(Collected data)
══════════════════════════════

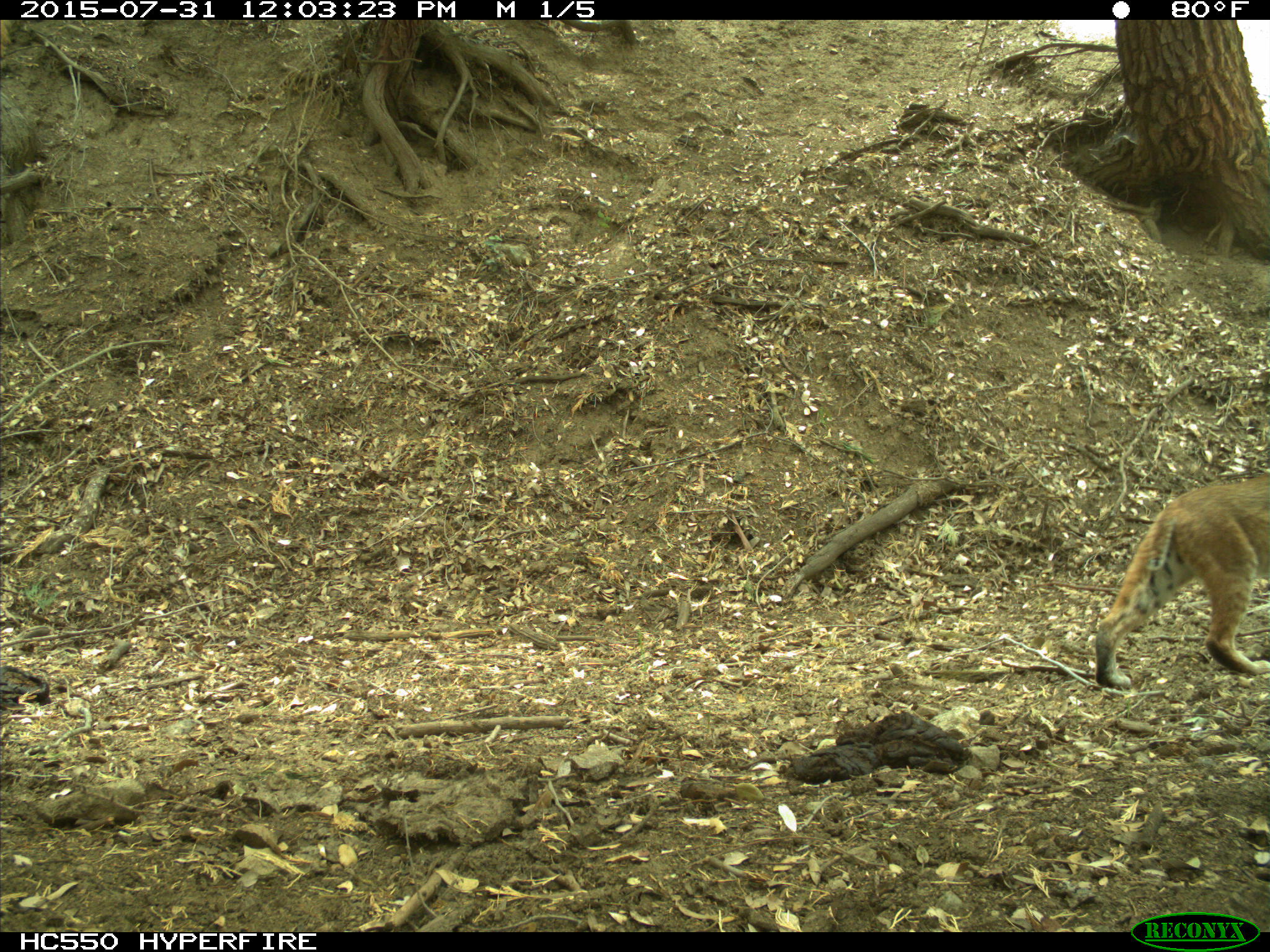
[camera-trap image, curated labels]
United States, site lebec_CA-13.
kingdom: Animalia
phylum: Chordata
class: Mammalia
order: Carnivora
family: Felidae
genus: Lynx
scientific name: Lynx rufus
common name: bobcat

══════════════════════════════

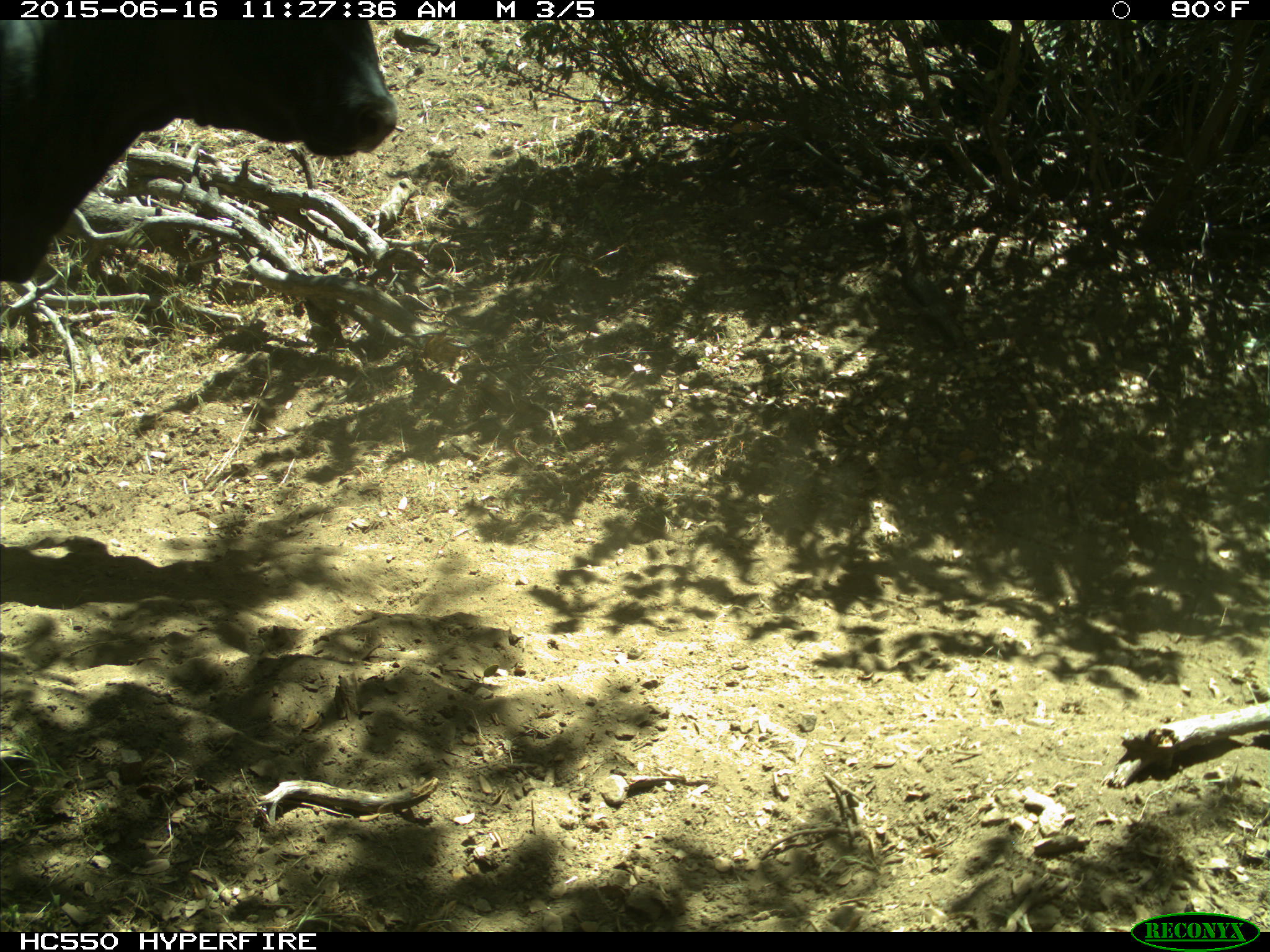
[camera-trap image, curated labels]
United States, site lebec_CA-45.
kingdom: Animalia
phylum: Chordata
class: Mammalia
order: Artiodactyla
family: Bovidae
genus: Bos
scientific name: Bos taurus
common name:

══════════════════════════════

— Try it —
Within the records above, count the lines that contain "site" and give only that number.

— Solution to this problem —
2